Elastic Cloud is now using Automated Certificate Management with Let's Encrypt

blog-thumb-cloud-blue.png

At Elastic we are committed to offering our customers the most secure way to run their workloads in the cloud. To help ensure this commitment, we have migrated our Elastic Cloud Transport Layer Security (TLS) certificates to Let’s Encrypt to best support sustainable and fully automated certificate management as our product offerings and available regions continue to expand.

To achieve this change, we have built a fully automated regional ACM (ACME Certificate Manager). We will walk you through our internal process of why we needed to upgrade, what options we explored, the implementation, and how we use our own Elastic Uptime Monitoring and Kibana to monitor the certificates.

Why we needed to change

Certificate Management was toilsome, costly, and time consuming. It took hours to artisanally handcraft configurations to create CSRs, laboriously submit them to a Certificate Authority, cautiously ask our finance team to pay the bill, lovingly receive the bundles using the very-modern-and-fancy-enterprise-level “download” button, eagerly save them to a secure location for safe keeping, and cautiously update the numerous cloud providers and regions with the new certificates.

We are expanding the number of regions and services in the Elastic Cloud and the process to make changes to the certificates took days when focused and feverish, but often weeks to complete given the complexity and underlying risk of human error.

What options we explored

Initially, we explored multiple options to find the most reliable and simple solution, that included intensive research and discussions in the options below:

  • The development of our own app using ACME libraries
  • An internal tool used by other elastic teams to manage DNS and certificates
  • Automate the process by calling directly ACME client (certbot or Lego CLI)
  • Terraform ACME provider and an internal terraform provider for Elastic Cloud

What we decided to use and why

At Elastic we reward impact and simplicity; the elegant solution is most often the one that requires us to build little ourselves.

The goal was to have a reliable, stable and simple solution, easy to maintain and update. To achieve that goal, we decided to choose a solution based on Terraform using an internal terraform provider and a terraform ACME certificate provider.

Terraform is a widely used tool by the Elastic SRE team and the SRE community that will allow any member of the team to rapidly understand and maintain the ACM solution.

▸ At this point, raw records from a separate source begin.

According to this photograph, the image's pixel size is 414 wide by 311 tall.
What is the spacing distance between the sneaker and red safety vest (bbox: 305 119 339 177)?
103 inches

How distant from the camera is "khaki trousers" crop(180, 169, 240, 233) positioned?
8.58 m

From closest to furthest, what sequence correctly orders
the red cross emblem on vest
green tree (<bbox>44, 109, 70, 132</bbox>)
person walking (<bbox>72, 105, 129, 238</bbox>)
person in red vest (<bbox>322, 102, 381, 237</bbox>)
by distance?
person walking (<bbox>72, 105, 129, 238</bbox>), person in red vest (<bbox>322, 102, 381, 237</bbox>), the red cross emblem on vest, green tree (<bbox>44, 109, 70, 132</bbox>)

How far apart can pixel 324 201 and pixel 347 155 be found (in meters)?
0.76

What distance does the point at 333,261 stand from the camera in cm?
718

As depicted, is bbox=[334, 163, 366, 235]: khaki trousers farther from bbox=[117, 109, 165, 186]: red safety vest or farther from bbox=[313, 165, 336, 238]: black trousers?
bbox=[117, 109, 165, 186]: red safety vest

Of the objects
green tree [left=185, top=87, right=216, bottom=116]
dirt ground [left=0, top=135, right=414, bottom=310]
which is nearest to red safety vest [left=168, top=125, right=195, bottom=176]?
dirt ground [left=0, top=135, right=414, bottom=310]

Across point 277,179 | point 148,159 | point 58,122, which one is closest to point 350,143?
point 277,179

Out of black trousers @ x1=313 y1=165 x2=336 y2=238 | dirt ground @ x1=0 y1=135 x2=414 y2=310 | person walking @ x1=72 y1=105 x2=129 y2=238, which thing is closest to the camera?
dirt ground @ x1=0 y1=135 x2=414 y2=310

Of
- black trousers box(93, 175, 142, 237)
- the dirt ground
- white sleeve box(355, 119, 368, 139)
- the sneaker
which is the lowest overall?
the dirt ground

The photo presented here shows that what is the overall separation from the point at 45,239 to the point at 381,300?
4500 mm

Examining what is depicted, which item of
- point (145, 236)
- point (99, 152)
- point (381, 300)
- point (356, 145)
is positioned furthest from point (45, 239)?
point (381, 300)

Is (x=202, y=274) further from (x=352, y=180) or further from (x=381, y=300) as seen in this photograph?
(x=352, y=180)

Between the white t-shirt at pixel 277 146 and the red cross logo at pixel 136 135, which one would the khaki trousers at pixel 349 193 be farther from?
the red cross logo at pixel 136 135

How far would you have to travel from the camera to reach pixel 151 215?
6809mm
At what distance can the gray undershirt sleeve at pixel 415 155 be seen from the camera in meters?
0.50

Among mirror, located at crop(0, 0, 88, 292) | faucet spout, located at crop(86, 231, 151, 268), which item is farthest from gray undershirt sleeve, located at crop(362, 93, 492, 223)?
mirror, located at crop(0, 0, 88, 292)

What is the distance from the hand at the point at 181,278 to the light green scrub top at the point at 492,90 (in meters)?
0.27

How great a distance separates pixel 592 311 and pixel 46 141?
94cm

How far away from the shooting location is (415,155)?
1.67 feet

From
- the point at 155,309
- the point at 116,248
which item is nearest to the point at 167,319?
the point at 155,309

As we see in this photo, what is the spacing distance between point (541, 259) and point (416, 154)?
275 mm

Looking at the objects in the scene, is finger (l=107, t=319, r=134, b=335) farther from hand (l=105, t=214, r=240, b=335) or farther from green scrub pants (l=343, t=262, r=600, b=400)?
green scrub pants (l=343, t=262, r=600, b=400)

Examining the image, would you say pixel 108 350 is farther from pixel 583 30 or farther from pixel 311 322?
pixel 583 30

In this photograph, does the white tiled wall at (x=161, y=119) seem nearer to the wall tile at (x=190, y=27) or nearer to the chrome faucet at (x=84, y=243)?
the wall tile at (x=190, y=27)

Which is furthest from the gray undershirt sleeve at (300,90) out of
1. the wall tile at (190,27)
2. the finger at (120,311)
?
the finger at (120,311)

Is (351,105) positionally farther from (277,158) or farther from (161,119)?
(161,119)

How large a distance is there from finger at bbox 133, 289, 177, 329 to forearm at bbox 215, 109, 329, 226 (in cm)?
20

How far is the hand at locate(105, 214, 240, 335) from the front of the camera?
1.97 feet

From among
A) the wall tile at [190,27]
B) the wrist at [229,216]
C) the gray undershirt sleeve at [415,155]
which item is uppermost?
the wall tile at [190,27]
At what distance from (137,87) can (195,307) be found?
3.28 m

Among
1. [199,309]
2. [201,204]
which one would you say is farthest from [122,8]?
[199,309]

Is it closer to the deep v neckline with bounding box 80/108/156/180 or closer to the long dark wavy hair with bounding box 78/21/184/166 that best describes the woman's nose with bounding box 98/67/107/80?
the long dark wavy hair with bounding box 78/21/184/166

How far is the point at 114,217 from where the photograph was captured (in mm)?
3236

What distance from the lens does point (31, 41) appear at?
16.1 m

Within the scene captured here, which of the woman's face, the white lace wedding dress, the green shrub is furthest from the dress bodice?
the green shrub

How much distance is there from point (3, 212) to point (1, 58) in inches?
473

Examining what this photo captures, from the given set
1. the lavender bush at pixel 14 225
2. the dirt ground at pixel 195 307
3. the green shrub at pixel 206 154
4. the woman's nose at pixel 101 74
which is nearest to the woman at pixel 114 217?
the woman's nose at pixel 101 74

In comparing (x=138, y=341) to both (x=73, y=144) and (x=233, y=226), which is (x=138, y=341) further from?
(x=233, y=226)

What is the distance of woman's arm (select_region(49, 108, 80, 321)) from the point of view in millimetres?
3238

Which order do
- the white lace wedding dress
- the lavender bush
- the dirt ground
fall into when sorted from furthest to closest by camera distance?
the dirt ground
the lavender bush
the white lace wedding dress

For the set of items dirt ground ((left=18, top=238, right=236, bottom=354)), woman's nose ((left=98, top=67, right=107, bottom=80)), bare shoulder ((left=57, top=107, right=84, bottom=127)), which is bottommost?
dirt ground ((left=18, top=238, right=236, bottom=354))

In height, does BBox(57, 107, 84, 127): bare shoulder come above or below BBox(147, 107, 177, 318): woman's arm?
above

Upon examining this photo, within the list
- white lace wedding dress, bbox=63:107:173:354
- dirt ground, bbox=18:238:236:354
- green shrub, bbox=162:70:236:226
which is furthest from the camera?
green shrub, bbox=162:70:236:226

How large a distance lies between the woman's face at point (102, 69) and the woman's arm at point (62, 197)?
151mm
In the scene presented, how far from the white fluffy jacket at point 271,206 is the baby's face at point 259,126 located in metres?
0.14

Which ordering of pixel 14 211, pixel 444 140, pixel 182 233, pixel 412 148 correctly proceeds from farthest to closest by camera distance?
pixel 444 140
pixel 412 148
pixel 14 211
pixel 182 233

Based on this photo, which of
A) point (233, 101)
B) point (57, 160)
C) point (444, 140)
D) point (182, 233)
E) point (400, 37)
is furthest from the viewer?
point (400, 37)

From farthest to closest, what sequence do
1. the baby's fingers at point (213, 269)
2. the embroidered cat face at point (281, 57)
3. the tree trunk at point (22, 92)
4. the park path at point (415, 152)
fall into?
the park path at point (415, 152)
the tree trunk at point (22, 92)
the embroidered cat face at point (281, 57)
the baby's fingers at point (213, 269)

How that implementation went

Simplicity is not easy to achieve. During the development of the ACM, we encountered multiple obstacles like:

  • Let's Encrypt certificate rate limit of 100 names per certificate
  • DNS01 challenge certificate validation, having DNS entries stored in different CSP accounts
  • Top Level Domain Certificates shared across multiple cloud providers accounts

To successfully automate the ACM with the challenges described above, we needed the collaboration of different teams to ensure certificates could be shared across regions managed in different accounts, with no security and reliability risks and assuming the minimal permissions.

Aiming for minimal impact to our customers, finding the best way to communicate the changes required a huge amount of research and planning. Also, to ensure that we can rapidly support customers that may be affected by the transition presented quite a challenge for our engineering team. The collaboration between the Communication, Support and Engineering teams provided customers the information and support for such a smooth change.

How it all works

The ACM solution has a single variables file for all regions and subdomains that is updated and reviewed by our SRE team. The ACM daily makes sure that any certificate expiring in the next month is being renewed, new certificates are issued and certificates that are no longer required are revoked.

  1. A scheduled job runs the ACM daily.
  2. Terraform issues/renews/revokes a regional certificate(s) using the ACME terraform provider.
    1. The certificate is validated using the DNS-01 challenge on the corresponding DNS host for the region.
  3. Terraform stores the certificate key and the certificate in Hashicorp Vault as a source of truth.
  4. Terraform pushes the certificate to the regional proxies using our internal elasticcloud terraform provider.

How do we monitor the certificates

We use Elastic Uptime Monitoring and Kibana to check, report and alert on certificate validity and expiration based on configurable threshold.

Wrapping up

The ACM solution allowed us to fully automate the certificate creation and deployment increasing stability of our services by removing human intervention and allows us to expand and update our regions at a faster pace.